- [Fragmento del documento]:
Algunas reflexiones sobre "El llanto, la sangre, el fuego", de Rafael Calero Palma
por Miguel Ávila Cabezas
Con "El llanto, la sangre, el fuego. (Relatos y poemas
de la Memoria)", Rafael Calero Palma nos restituye limpiamente la voz de la
memoria que tanto tanto se ha intentado, y aún hoy, en aras de una torticera
conciliación histórica, se intenta cercenar.
Cada crimen que el ser humano comete es una
piedra más arrojada al fondo sin pozo de la ignominia. Y son tantos los
perpetrados desde que este bípedo absurdo y atónito tuvo conciencia de sí que el
relato de ellos superaría infinitamente con creces el número de páginas de todos
los libros juntos de esa biblioteca de Babel que albergara en su laberíntica
cabeza Jorge Luis Borges, un grande de las letras, aunque minúsculo en su humana
entidad frente a la dictadura argentina, que, como todas las dictaduras que en
la Historia Universal de la Infamia han sido, son y desgraciadamente serán, puso
una avidez insaciable en hacer del sufrimiento, la tortura y la muerte su santo
y seña, su carta de presentación más… genuina.

- [Material proporcionado]:

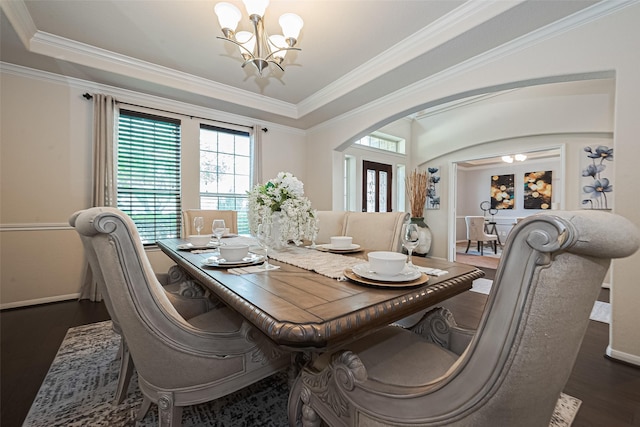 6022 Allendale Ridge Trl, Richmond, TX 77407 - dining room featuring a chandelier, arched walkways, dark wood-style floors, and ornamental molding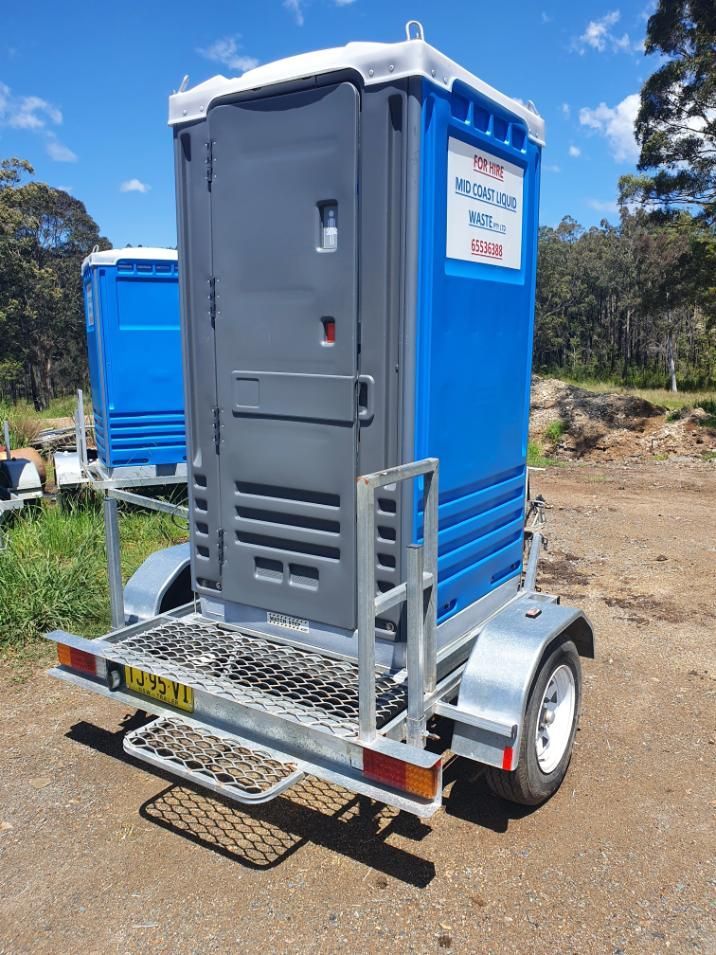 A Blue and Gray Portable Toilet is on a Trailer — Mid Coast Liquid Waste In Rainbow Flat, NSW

- [Actividad propuesta]:
Responde según el fragmento:
(a) ¿Quién firma estas reflexiones?
(b) ¿Qué subtítulo figura entre paréntesis en el título del libro de Rafael Calero Palma?
(c) ¿Frente a qué dictadura se califica a Jorge Luis Borges de minúsculo en su humana entidad?
El material no interviene en ningún punto de este ejercicio.

- [Solución escrita]:
(a) Miguel Ávila Cabezas.
(b) "Relatos y poemas de la Memoria".
(c) Frente a la dictadura argentina.